Marché de Telecoms à Nouakchott.DR
Après plusieurs semaines de tensions, un compromis a été trouvé sur les taxes de dédouanement des téléphones mobiles en Mauritanie, avec des taux fortement réduits et des mesures pour régulariser les appareils.
Après plusieurs semaines de tensions et de négociations intenses, les autorités mauritaniennes et les commerçants de téléphones mobiles ont conclu ce samedi 21 mars un accord de compromis concernant la réforme du dédouanement introduite par la loi de finances initiale pour 2026.
La réforme, initialement critiquée pour son poids fiscal, 30 % pour les smartphones et 12 % pour les modèles classiques, prévoyait un contrôle numérique renforcé via une plateforme en ligne, permettant la régularisation à distance des appareils et le blocage des lignes non déclarées. L’objectif officiel : lutter contre la contrebande, moderniser le secteur et sécuriser les recettes de l’État.
Ces mesures avaient provoqué des manifestations début mars à Nouakchott et Nouadhibou, menées par des vendeurs informels dénonçant un fardeau fiscal excessif et une formalisation forcée du secteur. L’Union des commerçants de téléphones avait mobilisé ses membres pour contester ces dispositions.
Les négociations avec la Direction générale des douanes, entamées il y a une semaine, ont permis d’aboutir à un allègement significatif des taxes, avec des taux désormais compris entre 3 % et 5 %, selon la catégorie de l’appareil.
L’accord prévoit également :
– La suppression de l’obligation de déclaration du numéro IMEI à l’entrée des téléphones, assortie de garanties
– La régularisation simplifiée via la plateforme numérique avant la mise sur le marché
– Une exonération partielle pour les stocks existants, permettant aux commerçants de mettre leurs appareils en conformité sans pénalités.
Dans ce nouveau dispositif, les citoyens sont appelés à acheter uniquement des téléphones déjà dédouanés, sans supporter eux-mêmes les taxes.
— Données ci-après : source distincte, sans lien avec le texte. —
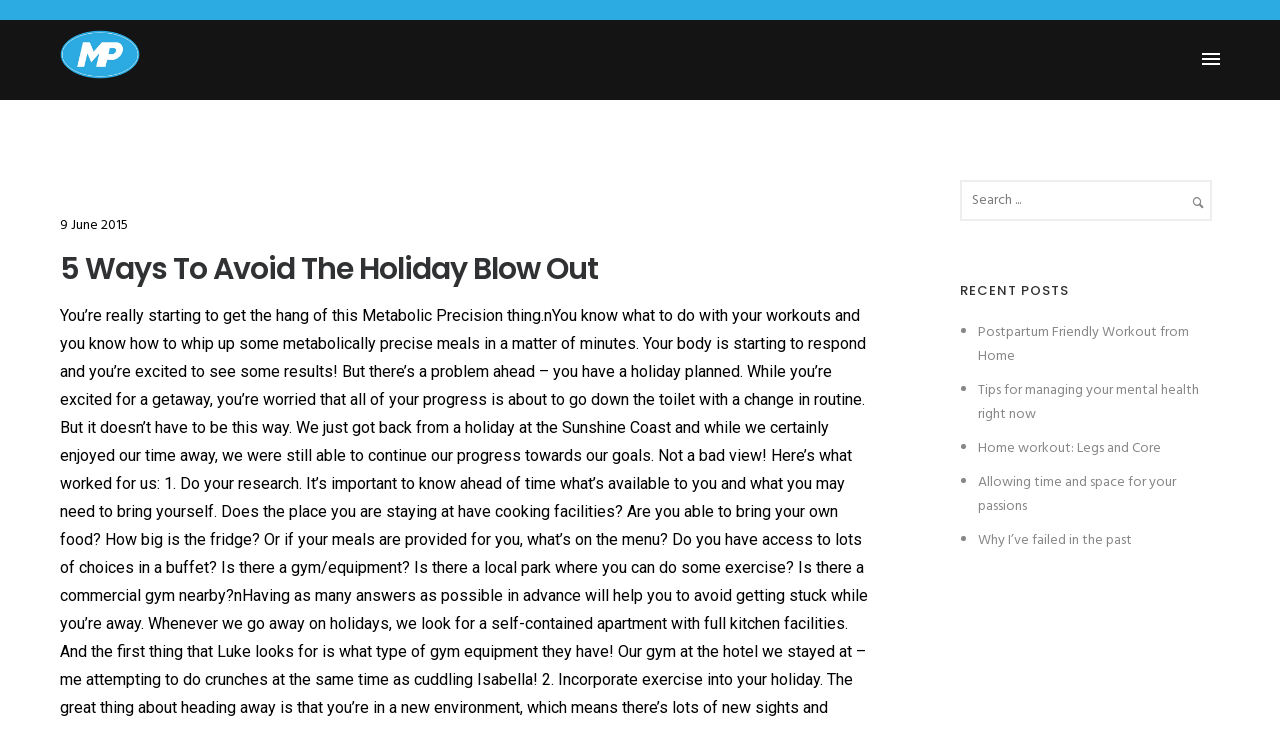

--- FILE ---
content_type: text/css
request_url: https://mpstudio.com.au/wp-content/themes/oshin/css/headers/page-stack-left-right.css?ver=7.2.7
body_size: 3609
content:
/************************************************
 Page Stack - Right & Left
 ************************************************/
.be-page-stack-right:after, 
.be-page-stack-right:before,
.be-page-stack-left:after,
.be-page-stack-left:before{
    content: "";
    width: 8px;
    position: absolute;
    top: 10px;
	bottom: 0;
    box-shadow: 0 0px 5px rgba(0, 0, 0, 0.5);
    transition: 700ms cubic-bezier(0.645, 0.045, 0.355, 1);
    height: 100vh;
    opacity: 0;
	z-index: 1;
}
.be-page-stack-right:after,
.be-page-stack-right:before {
	left : 0;
}
.be-page-stack-right {
	padding-left : 16px;
	box-sizing : border-box;
}
.be-page-stack-left {
	padding-right : 16px;
	box-sizing: border-box;
}
.be-page-stack-left:after,
.be-page-stack-left:before{
	right: 0;
}

.be-page-stack-right:before,
.be-page-stack-left:before{
    width: 16px;
    top: 20px;
    bottom: 0;
}

.side-menu-opened .be-page-stack-right:after, 
.side-menu-opened .be-page-stack-right:before,
.side-menu-opened .be-page-stack-left:after,
.side-menu-opened .be-page-stack-left:before,
.page-stack-left.side-menu-opened #main::after,
.page-stack-right.side-menu-opened #main::after,
body.page-stack-left.header-solid.side-menu-opened #header-inner-wrap:not(.top-animate),
body.page-stack-right.header-solid.side-menu-opened #header-inner-wrap:not(.top-animate) {
    opacity: 1;
}
.page-stack-right.side-menu-opened #main-wrapper,
.page-stack-left.side-menu-opened #main-wrapper {
	position: relative;
	z-index: 16;
}

.page-stack-left #main::after,
.page-stack-right #main::after {
	content: '';
	pointer-events: none;
	position: absolute;
	top: 0;
	left: 0;
	width: 100%;
	height: 100%;
	opacity: 0;
	z-index:16;
	box-shadow: 0 0px 5px rgba(0, 0, 0, 0.5);
	/* the transition delay of the height needs to be synced with the container transition time */
	transition: opacity 700ms cubic-bezier(0.645, 0.045, 0.355, 1), transform 700ms cubic-bezier(0.645, 0.045, 0.355, 1), height 700ms cubic-bezier(0.645, 0.045, 0.355, 1);
}

.page-stack-left #back-to-top,
.page-stack-right #back-to-top{
	transition: z-index 700ms cubic-bezier(0.645, 0.045, 0.355, 1);
}

.page-stack-left.side-menu-opened #back-to-top,
.page-stack-right.side-menu-opened #back-to-top{
	z-index: 8;
	pointer-events: none;
}

.page-stack-left.side-menu-opened #main-wrapper,
.page-stack-right.side-menu-opened #main-wrapper {
	pointer-events: none;
}
.page-stack-left.side-menu-opened #main::after,
.page-stack-right.side-menu-opened #main::after {
	pointer-events: all;
} 

body.top-header.page-stack-left #main > *:not(#header),
body.top-header.page-stack-left #header-inner-wrap,
body.top-header.page-stack-right #main > *:not(#header),
body.top-header.page-stack-right #header-inner-wrap{
	left : 0px;
	transition: transform 700ms cubic-bezier(0.645, 0.045, 0.355, 1);
}

body.top-header.page-stack-right #main > *:not(#header),
body.top-header.page-stack-right #header-inner-wrap{
	right : 0px;
}

body.top-header.page-stack-left.side-menu-opened #main > *:not(#header), 
body.top-header.page-stack-left.side-menu-opened #header-inner-wrap,
body.top-header.page-stack-right.side-menu-opened #main > *:not(#header),
body.top-header.page-stack-right.side-menu-opened #header-inner-wrap {
	-ms-transform: translatex(-280px);
	transform: translatex(-280px);	
}


body.page-stack-left #header-inner-wrap.no-transparent.top-animate,
body.page-stack-right #header-inner-wrap.no-transparent.top-animate{
	transition: background 700ms cubic-bezier(0.645, 0.045, 0.355, 1), top .50s ease , transform 700ms cubic-bezier(0.645, 0.045, 0.355, 1), opacity 700ms cubic-bezier(0.645, 0.045, 0.355, 1) !important;
}

body.page-stack-left.side-menu-opened #header-inner-wrap,
body.page-stack-right.side-menu-opened #header-inner-wrap{
	opacity: 0;
}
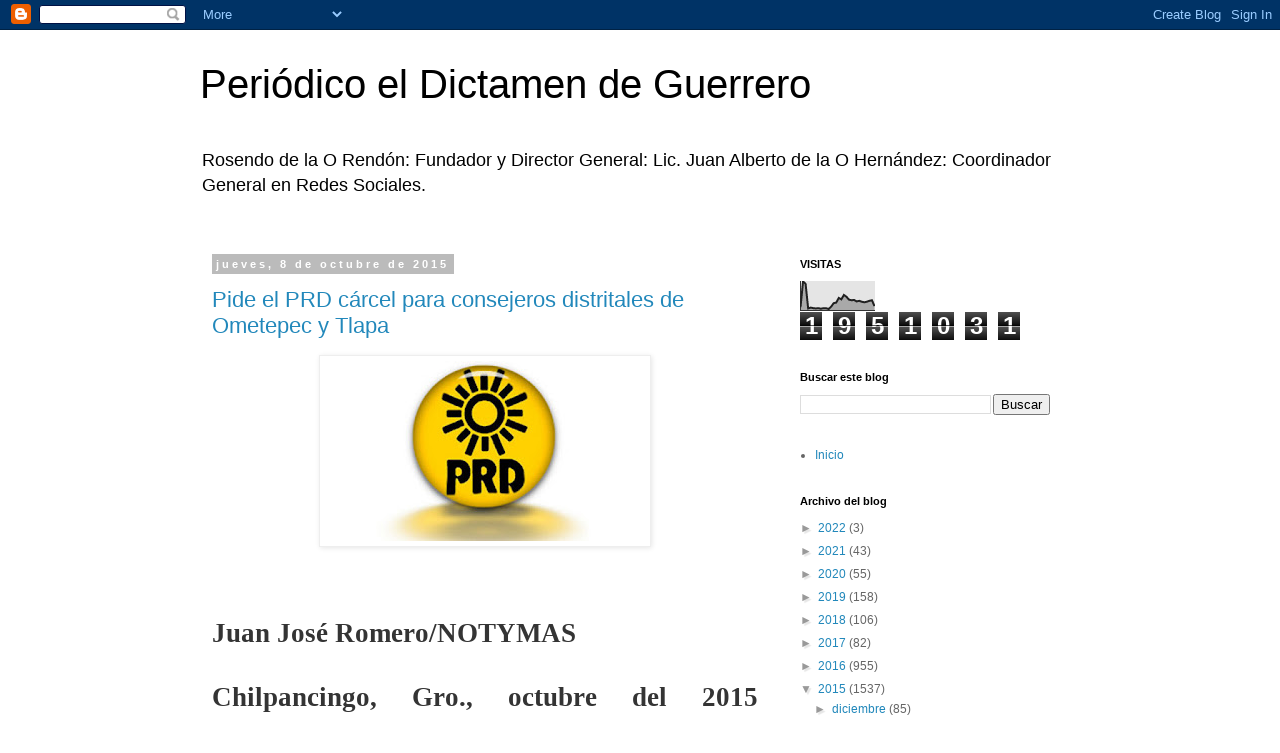

--- FILE ---
content_type: text/html; charset=UTF-8
request_url: https://eldictamendeguerrero.blogspot.com/b/stats?style=BLACK_TRANSPARENT&timeRange=ALL_TIME&token=APq4FmA2DwI8Oh5gfUVzOxWryylpee-HVu9huafZ75GDBuQIWoxYNZ8KT7kNOchdTjcYYwHi1Ulkp362V4DbL6P16OXGImIYKg
body_size: -14
content:
{"total":1951031,"sparklineOptions":{"backgroundColor":{"fillOpacity":0.1,"fill":"#000000"},"series":[{"areaOpacity":0.3,"color":"#202020"}]},"sparklineData":[[0,11],[1,99],[2,91],[3,7],[4,10],[5,8],[6,7],[7,8],[8,6],[9,8],[10,8],[11,5],[12,13],[13,25],[14,27],[15,43],[16,38],[17,53],[18,47],[19,37],[20,35],[21,36],[22,31],[23,33],[24,30],[25,28],[26,30],[27,33],[28,35],[29,15]],"nextTickMs":600000}

--- FILE ---
content_type: text/html; charset=utf-8
request_url: https://www.google.com/recaptcha/api2/aframe
body_size: 268
content:
<!DOCTYPE HTML><html><head><meta http-equiv="content-type" content="text/html; charset=UTF-8"></head><body><script nonce="6xBWqhrBRgIa70C6O12zlg">/** Anti-fraud and anti-abuse applications only. See google.com/recaptcha */ try{var clients={'sodar':'https://pagead2.googlesyndication.com/pagead/sodar?'};window.addEventListener("message",function(a){try{if(a.source===window.parent){var b=JSON.parse(a.data);var c=clients[b['id']];if(c){var d=document.createElement('img');d.src=c+b['params']+'&rc='+(localStorage.getItem("rc::a")?sessionStorage.getItem("rc::b"):"");window.document.body.appendChild(d);sessionStorage.setItem("rc::e",parseInt(sessionStorage.getItem("rc::e")||0)+1);localStorage.setItem("rc::h",'1768909955073');}}}catch(b){}});window.parent.postMessage("_grecaptcha_ready", "*");}catch(b){}</script></body></html>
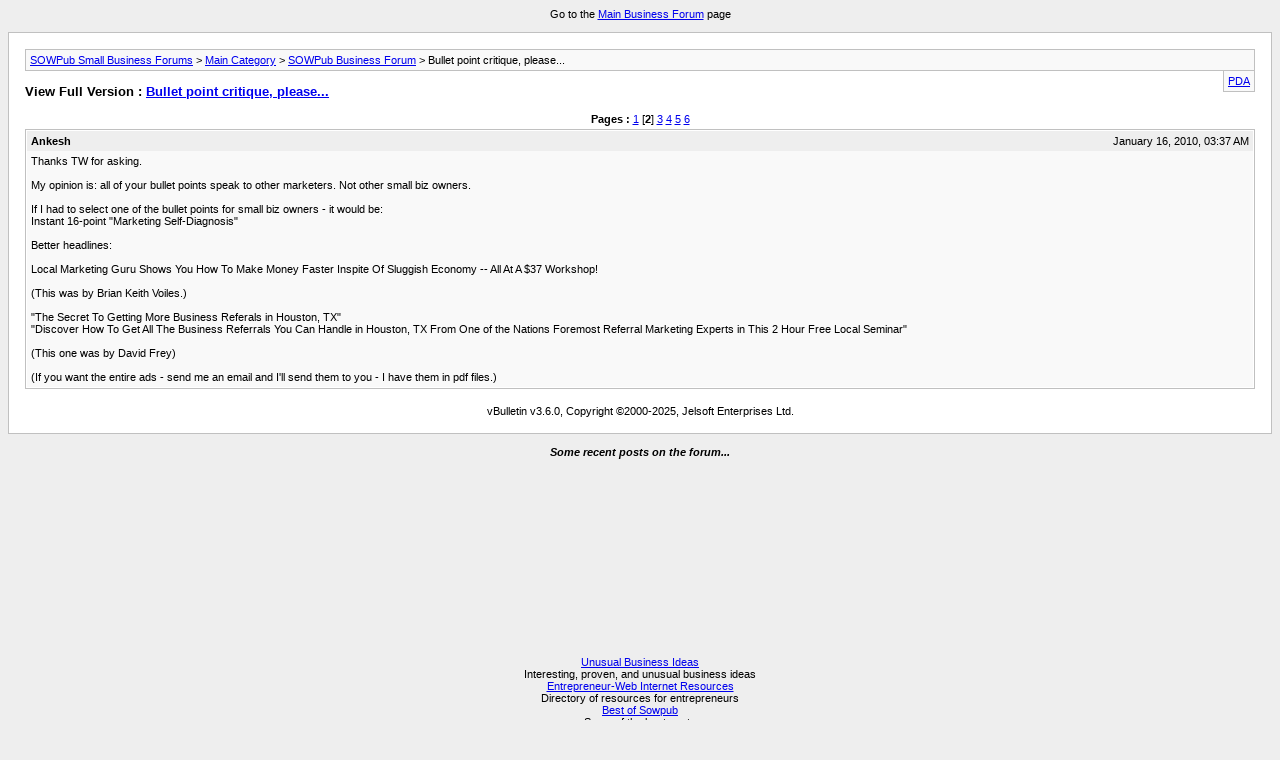

--- FILE ---
content_type: text/html; charset=ISO-8859-1
request_url: http://www.sowpub.com/forum/archive/index.php?t-6702-p-2.html
body_size: 1787
content:
<center>Go to the <a href="http://www.sowpub.com/forum/forumdisplay.php?f=2">Main Business Forum</a> page</center><br><!DOCTYPE html PUBLIC "-//W3C//DTD XHTML 1.0 Transitional//EN" "http://www.w3.org/TR/xhtml1/DTD/xhtml1-transitional.dtd">
<html dir="ltr" lang="en">
<head>
	<meta http-equiv="Content-Type" content="text/html; charset=ISO-8859-1" />
	<meta name="keywords" content="Bullet point critique, please..., small business,discussion forum,discussion board" />
	<meta name="description" content="[Archive] Page 2 Bullet point critique, please... SOWPub Business Forum" />
	
	<title>Bullet point critique, please... [Archive]  - Page 2 - SOWPub Small Business Forums</title>
	<link rel="stylesheet" type="text/css" href="http://www.sowpub.com/forum/archive/archive.css" />
</head>
<body>
<div class="pagebody">
<div id="navbar"><a href="./">SOWPub Small Business Forums</a> &gt; <a href="index.php?f-1.html">Main Category</a> &gt; <a href="index.php?f-2.html">SOWPub Business Forum</a> &gt; Bullet point critique, please...</div>
<hr />
<div class="pda"><a href="index.php?pda=1" rel="nofollow">PDA</a></div>
<p class="largefont">View Full Version : <a href="http://www.sowpub.com/forum/showthread.php?t=6702">Bullet point critique, please...</a></p>
<hr />
<div id="pagenumbers"><b>Pages :</b>
<a href="index.php?t-6702.html">1</a>
[<b>2</b>]
<a href="index.php?t-6702-p-3.html">3</a>
<a href="index.php?t-6702-p-4.html">4</a>
<a href="index.php?t-6702-p-5.html">5</a>
<a href="index.php?t-6702-p-6.html">6</a>
</div>
<hr />

<div class="post"><div class="posttop"><div class="username">Ankesh</div><div class="date">January 16, 2010, 03:37 AM</div></div><div class="posttext">Thanks TW for asking.<br />
<br />
My opinion is: all of your bullet points speak to other marketers. Not other small biz owners.<br />
<br />
If I had to select one of the bullet points for small biz owners - it would be:<br />
Instant 16-point &quot;Marketing Self-Diagnosis&quot; <br />
<br />
Better headlines:<br />
<br />
Local Marketing Guru Shows You How To Make Money Faster Inspite Of Sluggish Economy -- All At A $37 Workshop!<br />
<br />
(This was by Brian Keith Voiles.)<br />
<br />
&quot;The Secret To Getting More Business Referals in Houston, TX&quot;<br />
&quot;Discover How To Get All The Business Referrals You Can Handle in Houston, TX From One of the Nations Foremost Referral Marketing Experts in This 2 Hour Free Local Seminar&quot;<br />
<br />
(This one was by David Frey)<br />
<br />
(If you want the entire ads - send me an email and I'll send them to you - I have them in pdf files.)</div></div><hr />


<div id="copyright">vBulletin v3.6.0, Copyright &copy;2000-2025, Jelsoft Enterprises Ltd.</div>
</div>
</body>
</html><br><center><strong><em>Some recent posts on the forum...</em></strong></center><br><center><!-- start feedwind code --> <script type="text/javascript" src="https://feed.mikle.com/js/fw-loader.js" data-fw-param="75071/"></script> <!-- end feedwind code --></center><br><center><br />
<br /><a href="http://www.hiddenbusinessideas.com">Unusual Business Ideas</a><br />
Interesting, proven, and unusual business ideas<br />

<a href="http://www.entrepreneur-web.com">Entrepreneur-Web Internet Resources</a><br />
Directory of resources for entrepreneurs<br />

<a href="http://www.sowpub.org">Best of Sowpub</a><br />
Some of the best posts<br />

<br /><i><a href="" target="_blank"> </a></i></center><br><center>This is a SOWPub Archive page</center><br><!-- Start Quantcast tag -->
<script type="text/javascript" src="http://edge.quantserve.com/quant.js"></script>
<script type="text/javascript">_qacct="p-4b3VDSg0pT4XU";quantserve();</script>
<noscript>
<a href="http://www.quantcast.com/p-4b3VDSg0pT4XU" target="_blank"><img src="http://pixel.quantserve.com/pixel/p-4b3VDSg0pT4XU.gif" style="display: none;" border="0" height="1" width="1" alt="Quantcast"/></a>
</noscript>
<!-- End Quantcast tag -->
L’Union des commerçants de téléphones a affirmé qu’elle prendra en charge les frais de dédouanement, précisant que les appareils actuellement disponibles sur le marché sont considérés comme conformes.
Elle a également indiqué que les messages précédemment envoyés aux citoyens via le système IMEI ont été annulés, tout en insistant sur le fait que la contrebande de téléphones en dehors du cadre légal ne sera plus tolérée. Selon elle, la réduction des droits de douane contribue désormais à faciliter la conformité fiscale des importateurs et commerçants.
Ce compromis équilibre les recettes de l’État et le pouvoir d’achat des consommateurs, tout en apaisant les tensions et en renforçant l’organisation du marché des télécoms en Mauritanie.